• DIRECTION: Rewrite every line of the listing below as a numbered list, leaving out the blank lines.

Spatial reasoning records:
--- --- ---

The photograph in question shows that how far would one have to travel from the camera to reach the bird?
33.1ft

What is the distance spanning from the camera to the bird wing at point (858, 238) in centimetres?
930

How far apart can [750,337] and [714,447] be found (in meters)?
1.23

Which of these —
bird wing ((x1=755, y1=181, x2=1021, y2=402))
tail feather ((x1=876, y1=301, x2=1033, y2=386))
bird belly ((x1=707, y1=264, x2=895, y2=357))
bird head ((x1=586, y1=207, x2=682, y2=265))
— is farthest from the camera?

--- --- ---

• OUTPUT FOR THIS TASK:
1. The photograph in question shows that how far would one have to travel from the camera to reach the bird?
2. 33.1ft
3. What is the distance spanning from the camera to the bird wing at point (858, 238) in centimetres?
4. 930
5. How far apart can [750,337] and [714,447] be found (in meters)?
6. 1.23
7. Which of these —
8. bird wing ((x1=755, y1=181, x2=1021, y2=402))
9. tail feather ((x1=876, y1=301, x2=1033, y2=386))
10. bird belly ((x1=707, y1=264, x2=895, y2=357))
11. bird head ((x1=586, y1=207, x2=682, y2=265))
12. — is farthest from the camera?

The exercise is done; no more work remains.